Booba s'explique après le clash avec Vald aux Francofolies de la Rochelle

Que s’est-il passé aux Francofolies de La Rochelle quand Vald a décidé de s’en prendre à Booba ? Ce que l’on savait jusque-là, c’est que la police a dû intervenir pour éviter que la situation ne déborde, après que le premier a empêché le second de monter sur scène. Pour les plus curieux, le duc de Boulogne a raconté sa version des faits.

Dans un entretien avec Le Parisien, Booba raconte les coulisses du clash, mais de son point de vue. Et comme à son habitude, il minimise ce qui a été rapporté. Selon lui, c’était « de la rigolade », car ils ont « connu bien pire ». Il se désole néanmoins du retard que ça a causé pour le public, et pour la « mauvaise image du rap » que cela donne… avant de rejeter la faute sur Vald.

« Nous, on était venu en paix. Je me suis déplacé avec les mêmes personnes que d’habitude, avec les artistes de mon label 92i. Pas avec cinquante gorilles comme lui », a-t-il précisé. Et d’ajouter : « Il n’a pas les mêmes codes que moi. Je pense qu’il a eu peur que je lui fasse quelque chose, mais il n’y a pas de raison. Avec Vald, je me moque, je suis taquin, ce n’est pas une vraie guerre. Et on ne boxe pas dans la même catégorie ».

Coutumier du fait

Ce n’est pas la première fois que l’interprète de Wesh Morray s’en prend à un autre rappeur. Difficile d’oublier l’affrontement à l’aéroport d’Orly en 2018 avec Kaaris, au cours duquel ils s’étaient jeté des bouteilles de parfums de luxe à la figure au milieu du duty free. De là à imaginer que c’est Booba qui provoque ce genre de situation ? Le rappeur affirme admettre « toujours quand je suis en tort », rappelant avoir « assumé », lorsqu’il a fini en prison après sa rixe à Orly et n’avoir « pas pleuré ». Il ajoute que « se titiller sur Instagram » comme il le fait avec Vald, c’est équivalent aux « hommes politiques » qui « le font tout le temps et ils ne cherchent pas la bagarre pour autant ».

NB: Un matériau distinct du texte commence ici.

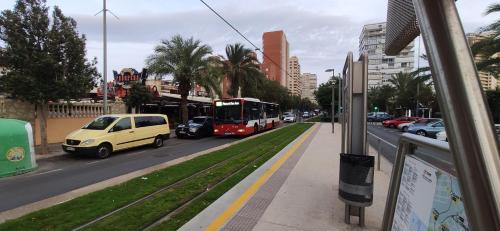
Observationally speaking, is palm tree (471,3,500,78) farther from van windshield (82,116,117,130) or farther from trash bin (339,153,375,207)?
van windshield (82,116,117,130)

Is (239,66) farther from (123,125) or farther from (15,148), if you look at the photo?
(15,148)

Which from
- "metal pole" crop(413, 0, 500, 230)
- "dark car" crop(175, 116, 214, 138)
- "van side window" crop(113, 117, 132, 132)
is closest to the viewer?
"metal pole" crop(413, 0, 500, 230)

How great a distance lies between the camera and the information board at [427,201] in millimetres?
1944

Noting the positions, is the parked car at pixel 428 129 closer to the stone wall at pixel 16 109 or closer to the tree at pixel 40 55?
the tree at pixel 40 55

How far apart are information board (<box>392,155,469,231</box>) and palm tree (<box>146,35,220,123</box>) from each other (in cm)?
2550

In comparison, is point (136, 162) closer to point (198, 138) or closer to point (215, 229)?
point (215, 229)

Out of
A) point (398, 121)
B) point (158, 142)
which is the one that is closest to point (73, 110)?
point (158, 142)

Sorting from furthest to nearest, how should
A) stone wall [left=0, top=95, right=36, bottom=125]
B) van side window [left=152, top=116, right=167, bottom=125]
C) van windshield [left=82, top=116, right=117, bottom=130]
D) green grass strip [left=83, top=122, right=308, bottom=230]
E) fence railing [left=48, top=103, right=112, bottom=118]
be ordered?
fence railing [left=48, top=103, right=112, bottom=118] → van side window [left=152, top=116, right=167, bottom=125] → stone wall [left=0, top=95, right=36, bottom=125] → van windshield [left=82, top=116, right=117, bottom=130] → green grass strip [left=83, top=122, right=308, bottom=230]

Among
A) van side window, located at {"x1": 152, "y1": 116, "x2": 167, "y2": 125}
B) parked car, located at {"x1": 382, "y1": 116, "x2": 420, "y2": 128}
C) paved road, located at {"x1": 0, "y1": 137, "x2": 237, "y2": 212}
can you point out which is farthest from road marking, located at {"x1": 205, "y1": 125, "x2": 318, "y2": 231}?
parked car, located at {"x1": 382, "y1": 116, "x2": 420, "y2": 128}

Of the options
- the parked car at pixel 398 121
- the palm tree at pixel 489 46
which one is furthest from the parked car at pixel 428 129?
the parked car at pixel 398 121

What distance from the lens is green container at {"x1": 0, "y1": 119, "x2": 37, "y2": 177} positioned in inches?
432

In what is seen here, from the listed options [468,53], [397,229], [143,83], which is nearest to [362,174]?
[397,229]

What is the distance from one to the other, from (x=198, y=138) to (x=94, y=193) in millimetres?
16704

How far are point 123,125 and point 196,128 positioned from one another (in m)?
7.74
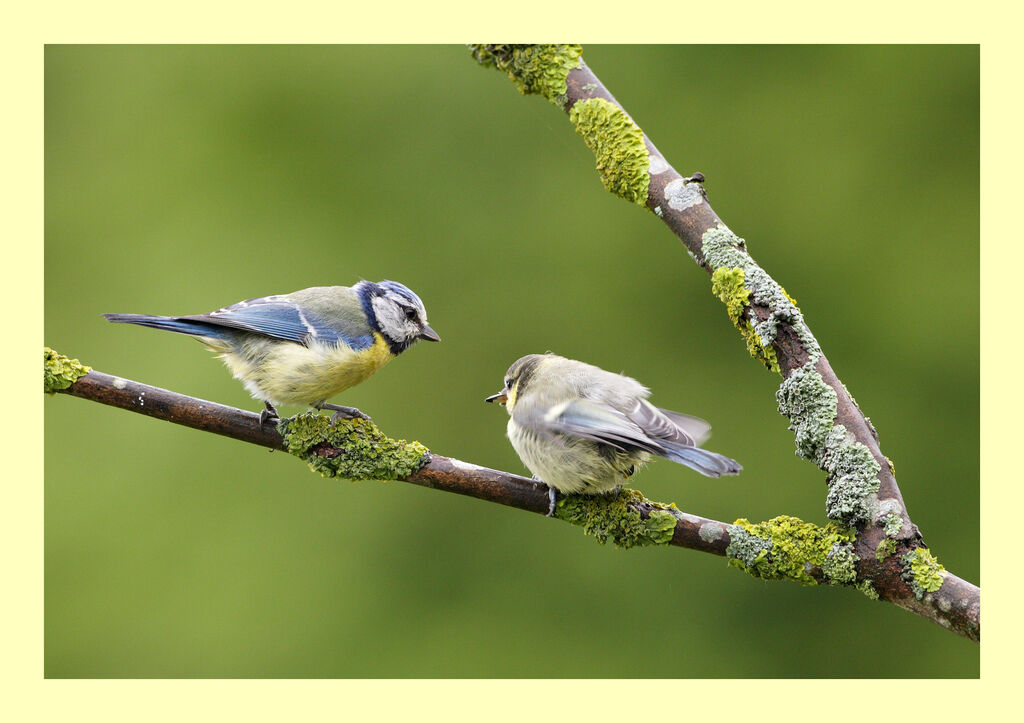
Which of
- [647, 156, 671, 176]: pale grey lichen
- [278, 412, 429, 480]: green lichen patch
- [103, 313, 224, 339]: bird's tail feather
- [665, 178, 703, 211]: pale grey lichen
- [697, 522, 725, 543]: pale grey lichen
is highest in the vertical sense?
[647, 156, 671, 176]: pale grey lichen

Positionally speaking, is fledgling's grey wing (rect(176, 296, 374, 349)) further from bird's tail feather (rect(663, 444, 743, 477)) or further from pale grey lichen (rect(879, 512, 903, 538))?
pale grey lichen (rect(879, 512, 903, 538))

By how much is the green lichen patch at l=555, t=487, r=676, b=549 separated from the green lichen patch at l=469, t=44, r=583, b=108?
3.25 feet

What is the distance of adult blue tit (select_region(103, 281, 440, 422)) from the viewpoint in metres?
2.62

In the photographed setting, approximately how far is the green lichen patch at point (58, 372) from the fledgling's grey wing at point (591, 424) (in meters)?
1.06

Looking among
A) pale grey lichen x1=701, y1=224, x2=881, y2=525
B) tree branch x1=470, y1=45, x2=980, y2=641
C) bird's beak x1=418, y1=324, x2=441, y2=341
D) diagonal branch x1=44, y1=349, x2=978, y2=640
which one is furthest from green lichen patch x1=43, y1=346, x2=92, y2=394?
pale grey lichen x1=701, y1=224, x2=881, y2=525

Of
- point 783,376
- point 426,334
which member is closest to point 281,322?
point 426,334

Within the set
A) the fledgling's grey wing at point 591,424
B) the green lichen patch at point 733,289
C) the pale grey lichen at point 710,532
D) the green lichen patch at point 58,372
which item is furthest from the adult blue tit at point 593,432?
the green lichen patch at point 58,372

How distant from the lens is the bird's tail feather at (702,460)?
1.90 metres

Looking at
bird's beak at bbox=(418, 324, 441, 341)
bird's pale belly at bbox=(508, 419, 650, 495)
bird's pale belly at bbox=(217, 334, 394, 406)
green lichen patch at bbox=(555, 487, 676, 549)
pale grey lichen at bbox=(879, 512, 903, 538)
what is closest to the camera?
pale grey lichen at bbox=(879, 512, 903, 538)

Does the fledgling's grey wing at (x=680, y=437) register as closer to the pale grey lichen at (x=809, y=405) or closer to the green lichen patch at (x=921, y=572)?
the pale grey lichen at (x=809, y=405)

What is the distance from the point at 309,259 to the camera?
4.25m

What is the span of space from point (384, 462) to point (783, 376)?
923 millimetres

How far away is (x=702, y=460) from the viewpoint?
1972mm

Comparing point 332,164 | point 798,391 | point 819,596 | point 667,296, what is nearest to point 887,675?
point 819,596
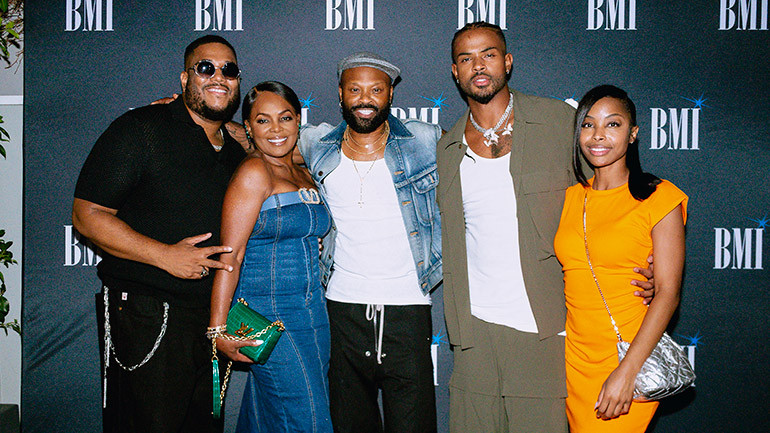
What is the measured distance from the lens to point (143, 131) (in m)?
2.29

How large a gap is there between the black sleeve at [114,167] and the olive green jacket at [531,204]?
1476mm

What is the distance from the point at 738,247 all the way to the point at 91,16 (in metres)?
4.31

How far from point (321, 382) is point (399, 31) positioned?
210cm

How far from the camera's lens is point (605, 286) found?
1.93 m

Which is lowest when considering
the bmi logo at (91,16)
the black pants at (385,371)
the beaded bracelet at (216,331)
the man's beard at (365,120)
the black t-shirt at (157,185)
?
the black pants at (385,371)

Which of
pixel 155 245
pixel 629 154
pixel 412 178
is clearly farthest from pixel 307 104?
pixel 629 154

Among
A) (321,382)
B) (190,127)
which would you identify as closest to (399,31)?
(190,127)

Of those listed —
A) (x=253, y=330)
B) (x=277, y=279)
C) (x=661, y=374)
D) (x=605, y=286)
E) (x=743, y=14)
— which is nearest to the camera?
(x=661, y=374)

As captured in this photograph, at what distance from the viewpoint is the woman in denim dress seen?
7.26 ft

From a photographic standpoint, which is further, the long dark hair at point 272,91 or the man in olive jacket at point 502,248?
the long dark hair at point 272,91

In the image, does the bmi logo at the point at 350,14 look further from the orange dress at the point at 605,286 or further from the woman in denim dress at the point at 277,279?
the orange dress at the point at 605,286

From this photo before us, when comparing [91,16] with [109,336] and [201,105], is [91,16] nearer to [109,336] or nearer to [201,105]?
[201,105]

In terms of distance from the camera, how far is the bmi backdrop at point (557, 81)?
9.84 ft

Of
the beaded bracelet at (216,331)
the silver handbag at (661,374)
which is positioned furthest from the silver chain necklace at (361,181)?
the silver handbag at (661,374)
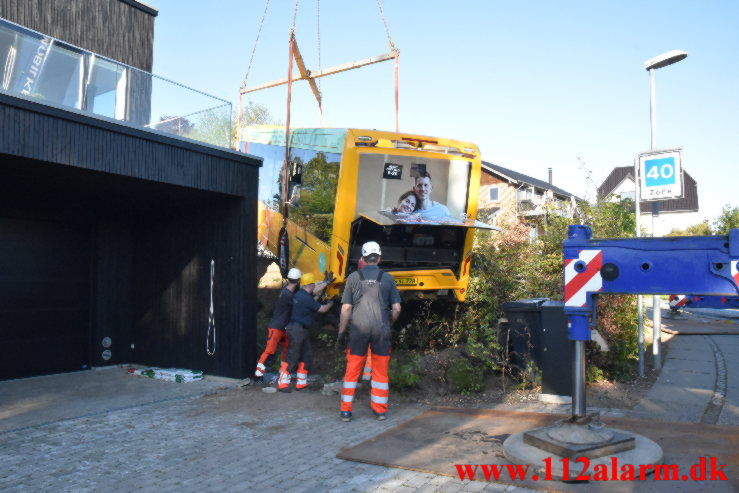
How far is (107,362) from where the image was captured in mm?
9906

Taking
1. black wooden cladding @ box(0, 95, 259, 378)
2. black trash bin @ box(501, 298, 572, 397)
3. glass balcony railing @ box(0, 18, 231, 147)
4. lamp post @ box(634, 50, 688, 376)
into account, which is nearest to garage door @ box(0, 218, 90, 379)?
black wooden cladding @ box(0, 95, 259, 378)

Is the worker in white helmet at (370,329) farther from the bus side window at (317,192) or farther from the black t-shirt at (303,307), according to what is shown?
the bus side window at (317,192)

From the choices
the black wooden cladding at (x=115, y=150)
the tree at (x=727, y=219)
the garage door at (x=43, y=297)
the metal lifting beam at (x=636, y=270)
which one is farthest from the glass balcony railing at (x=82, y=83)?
the tree at (x=727, y=219)

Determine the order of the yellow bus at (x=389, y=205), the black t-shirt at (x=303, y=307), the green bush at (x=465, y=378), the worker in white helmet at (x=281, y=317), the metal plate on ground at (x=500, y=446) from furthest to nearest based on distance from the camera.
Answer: the worker in white helmet at (x=281, y=317)
the yellow bus at (x=389, y=205)
the black t-shirt at (x=303, y=307)
the green bush at (x=465, y=378)
the metal plate on ground at (x=500, y=446)

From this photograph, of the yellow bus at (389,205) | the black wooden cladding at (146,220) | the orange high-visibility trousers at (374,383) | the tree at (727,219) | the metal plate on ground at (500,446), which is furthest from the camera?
the tree at (727,219)

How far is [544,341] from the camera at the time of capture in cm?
691

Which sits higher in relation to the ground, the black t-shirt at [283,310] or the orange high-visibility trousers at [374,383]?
the black t-shirt at [283,310]

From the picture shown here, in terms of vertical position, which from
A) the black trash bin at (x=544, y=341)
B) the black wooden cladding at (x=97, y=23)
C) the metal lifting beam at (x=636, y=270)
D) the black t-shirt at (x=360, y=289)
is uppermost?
the black wooden cladding at (x=97, y=23)

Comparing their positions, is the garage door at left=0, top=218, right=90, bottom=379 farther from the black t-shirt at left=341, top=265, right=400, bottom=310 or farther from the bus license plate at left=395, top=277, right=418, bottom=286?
A: the black t-shirt at left=341, top=265, right=400, bottom=310

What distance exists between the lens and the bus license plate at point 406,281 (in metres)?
8.81

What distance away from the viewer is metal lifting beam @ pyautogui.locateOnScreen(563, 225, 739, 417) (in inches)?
160

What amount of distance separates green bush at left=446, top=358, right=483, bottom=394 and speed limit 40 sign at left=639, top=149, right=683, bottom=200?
358 centimetres

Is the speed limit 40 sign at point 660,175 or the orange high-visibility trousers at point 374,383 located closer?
the orange high-visibility trousers at point 374,383

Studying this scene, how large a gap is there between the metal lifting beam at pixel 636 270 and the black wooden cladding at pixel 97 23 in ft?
38.7
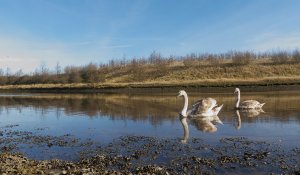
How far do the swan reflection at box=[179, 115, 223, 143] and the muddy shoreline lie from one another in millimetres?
2455

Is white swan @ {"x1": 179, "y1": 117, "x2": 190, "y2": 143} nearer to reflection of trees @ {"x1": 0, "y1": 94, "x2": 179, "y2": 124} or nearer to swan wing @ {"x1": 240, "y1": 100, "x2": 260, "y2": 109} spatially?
reflection of trees @ {"x1": 0, "y1": 94, "x2": 179, "y2": 124}

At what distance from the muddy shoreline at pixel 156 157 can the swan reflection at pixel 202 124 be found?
2.45 metres

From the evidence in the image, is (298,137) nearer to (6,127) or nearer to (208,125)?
(208,125)

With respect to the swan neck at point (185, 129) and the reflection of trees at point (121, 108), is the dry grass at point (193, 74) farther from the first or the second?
the swan neck at point (185, 129)

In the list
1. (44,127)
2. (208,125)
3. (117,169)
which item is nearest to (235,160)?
(117,169)

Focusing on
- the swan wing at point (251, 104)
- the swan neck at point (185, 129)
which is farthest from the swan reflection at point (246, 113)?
the swan neck at point (185, 129)

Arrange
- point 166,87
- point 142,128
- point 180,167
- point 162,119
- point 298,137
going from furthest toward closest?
point 166,87 < point 162,119 < point 142,128 < point 298,137 < point 180,167

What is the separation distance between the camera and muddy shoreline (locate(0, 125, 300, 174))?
13.0m

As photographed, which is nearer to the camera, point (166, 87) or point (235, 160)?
point (235, 160)

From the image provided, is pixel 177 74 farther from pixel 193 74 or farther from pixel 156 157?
pixel 156 157

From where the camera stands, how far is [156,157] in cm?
1531

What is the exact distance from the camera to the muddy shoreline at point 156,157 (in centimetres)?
1300

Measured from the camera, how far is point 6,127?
87.4 feet

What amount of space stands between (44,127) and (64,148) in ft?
29.2
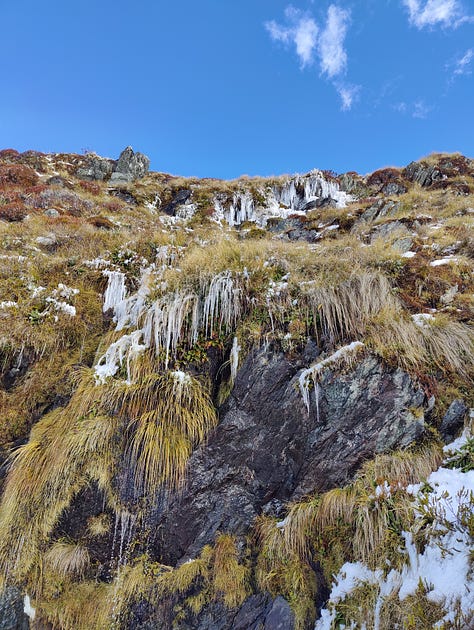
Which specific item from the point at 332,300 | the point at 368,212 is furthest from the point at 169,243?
the point at 368,212

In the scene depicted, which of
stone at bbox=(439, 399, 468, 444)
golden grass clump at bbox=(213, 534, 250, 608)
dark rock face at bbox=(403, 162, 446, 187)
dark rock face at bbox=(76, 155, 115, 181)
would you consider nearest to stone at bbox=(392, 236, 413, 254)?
stone at bbox=(439, 399, 468, 444)

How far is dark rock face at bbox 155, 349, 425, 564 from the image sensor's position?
3180mm

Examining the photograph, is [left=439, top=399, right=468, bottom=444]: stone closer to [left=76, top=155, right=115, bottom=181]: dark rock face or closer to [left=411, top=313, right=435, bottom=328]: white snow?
[left=411, top=313, right=435, bottom=328]: white snow

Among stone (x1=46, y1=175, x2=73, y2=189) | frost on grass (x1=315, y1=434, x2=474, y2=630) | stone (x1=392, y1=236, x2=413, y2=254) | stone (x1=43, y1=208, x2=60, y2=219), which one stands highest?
stone (x1=46, y1=175, x2=73, y2=189)

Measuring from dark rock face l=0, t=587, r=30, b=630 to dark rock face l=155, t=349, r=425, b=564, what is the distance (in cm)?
137

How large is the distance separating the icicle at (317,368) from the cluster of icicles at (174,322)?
0.90m

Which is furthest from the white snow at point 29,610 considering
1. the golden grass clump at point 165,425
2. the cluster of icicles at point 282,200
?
the cluster of icicles at point 282,200

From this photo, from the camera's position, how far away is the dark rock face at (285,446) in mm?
Answer: 3180

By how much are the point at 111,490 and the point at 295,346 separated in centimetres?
273

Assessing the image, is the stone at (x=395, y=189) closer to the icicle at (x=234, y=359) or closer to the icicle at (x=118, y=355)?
the icicle at (x=234, y=359)

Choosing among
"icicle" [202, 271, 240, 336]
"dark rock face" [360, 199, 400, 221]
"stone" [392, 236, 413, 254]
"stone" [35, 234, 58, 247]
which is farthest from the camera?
"dark rock face" [360, 199, 400, 221]

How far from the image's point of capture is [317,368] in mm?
3512

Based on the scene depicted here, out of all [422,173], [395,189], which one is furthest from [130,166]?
[422,173]

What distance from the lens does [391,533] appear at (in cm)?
247
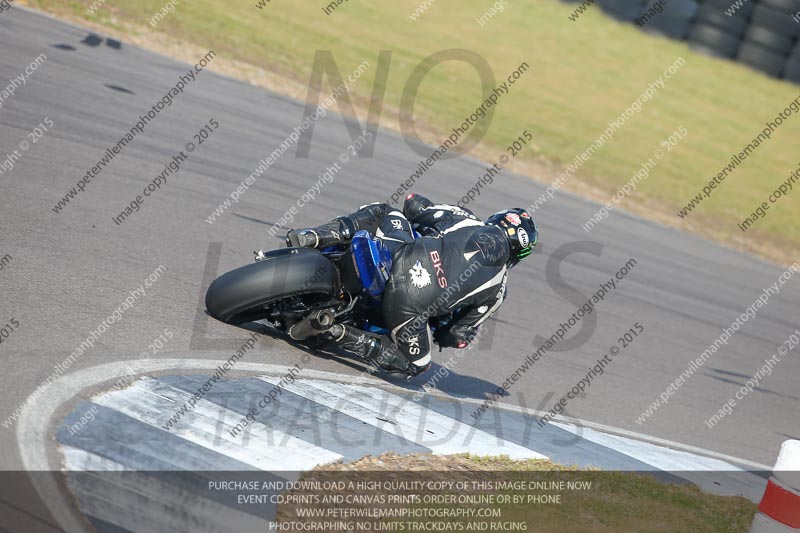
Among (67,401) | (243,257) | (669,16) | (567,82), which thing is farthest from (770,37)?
(67,401)

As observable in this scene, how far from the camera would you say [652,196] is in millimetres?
19109

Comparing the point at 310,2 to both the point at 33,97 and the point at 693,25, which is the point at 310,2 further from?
the point at 33,97

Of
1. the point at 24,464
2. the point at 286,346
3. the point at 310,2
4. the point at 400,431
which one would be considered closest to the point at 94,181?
the point at 286,346

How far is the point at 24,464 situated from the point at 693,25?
970 inches

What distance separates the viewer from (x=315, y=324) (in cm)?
640

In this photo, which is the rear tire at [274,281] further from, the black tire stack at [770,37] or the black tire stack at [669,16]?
the black tire stack at [669,16]

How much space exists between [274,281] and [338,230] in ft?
2.53

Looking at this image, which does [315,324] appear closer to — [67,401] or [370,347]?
[370,347]

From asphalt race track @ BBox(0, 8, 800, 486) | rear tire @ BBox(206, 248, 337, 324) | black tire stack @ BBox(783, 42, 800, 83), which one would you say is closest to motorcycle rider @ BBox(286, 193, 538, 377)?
rear tire @ BBox(206, 248, 337, 324)

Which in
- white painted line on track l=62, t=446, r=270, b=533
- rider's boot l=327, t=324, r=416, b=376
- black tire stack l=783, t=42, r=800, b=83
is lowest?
rider's boot l=327, t=324, r=416, b=376

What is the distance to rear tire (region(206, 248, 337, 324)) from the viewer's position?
6.20m

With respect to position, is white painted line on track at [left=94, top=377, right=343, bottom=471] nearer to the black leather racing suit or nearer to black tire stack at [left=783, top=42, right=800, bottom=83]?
the black leather racing suit

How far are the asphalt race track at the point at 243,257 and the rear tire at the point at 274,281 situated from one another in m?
0.28

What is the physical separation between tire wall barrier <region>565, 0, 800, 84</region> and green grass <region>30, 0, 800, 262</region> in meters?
0.41
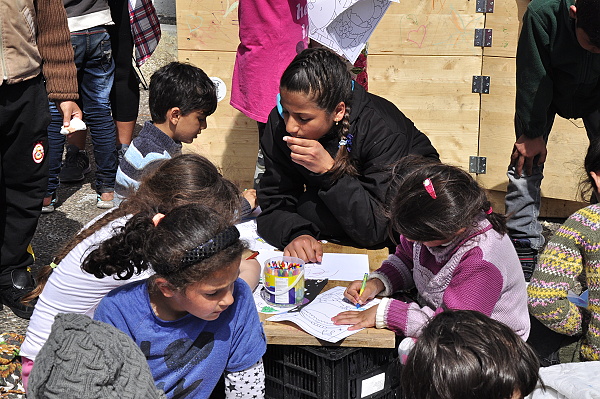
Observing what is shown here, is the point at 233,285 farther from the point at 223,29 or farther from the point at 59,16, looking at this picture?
the point at 223,29

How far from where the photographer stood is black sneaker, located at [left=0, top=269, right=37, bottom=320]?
137 inches

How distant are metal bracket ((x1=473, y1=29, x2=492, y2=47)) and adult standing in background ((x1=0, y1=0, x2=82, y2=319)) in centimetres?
253

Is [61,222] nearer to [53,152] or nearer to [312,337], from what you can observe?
[53,152]

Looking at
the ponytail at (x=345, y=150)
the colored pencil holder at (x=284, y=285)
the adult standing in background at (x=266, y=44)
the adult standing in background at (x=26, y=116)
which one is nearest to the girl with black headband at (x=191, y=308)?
the colored pencil holder at (x=284, y=285)

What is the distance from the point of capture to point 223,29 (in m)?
4.74

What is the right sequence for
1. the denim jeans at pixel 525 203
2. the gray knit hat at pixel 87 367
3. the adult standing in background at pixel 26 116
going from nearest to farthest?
the gray knit hat at pixel 87 367
the adult standing in background at pixel 26 116
the denim jeans at pixel 525 203

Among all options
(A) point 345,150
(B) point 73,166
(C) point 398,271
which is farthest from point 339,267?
→ (B) point 73,166

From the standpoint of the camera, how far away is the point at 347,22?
3.67 metres

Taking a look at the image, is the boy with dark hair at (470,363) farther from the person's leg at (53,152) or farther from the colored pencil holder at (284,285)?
the person's leg at (53,152)

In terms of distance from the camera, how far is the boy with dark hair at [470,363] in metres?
1.48

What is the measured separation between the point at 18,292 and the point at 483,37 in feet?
10.3

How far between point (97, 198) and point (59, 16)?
1809 millimetres

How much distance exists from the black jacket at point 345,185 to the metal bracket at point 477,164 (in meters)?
1.69

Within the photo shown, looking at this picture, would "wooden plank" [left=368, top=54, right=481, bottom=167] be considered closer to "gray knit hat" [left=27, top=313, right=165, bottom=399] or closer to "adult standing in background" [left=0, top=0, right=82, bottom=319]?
"adult standing in background" [left=0, top=0, right=82, bottom=319]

S’il « provoque peut-être » son adversaire, Booba se demande si c’est « une raison pour venir avec cinquante mecs de deux mètres pour essayer de bousiller un festival ». Vald a donc décidé de lui répondre, en retranscrivant notamment des messages reçus « depuis février », dans lesquels il est menacé de se « prendre une gifles (sic) » lorsqu’ils se croiseront aux Francofolies et autres civilités.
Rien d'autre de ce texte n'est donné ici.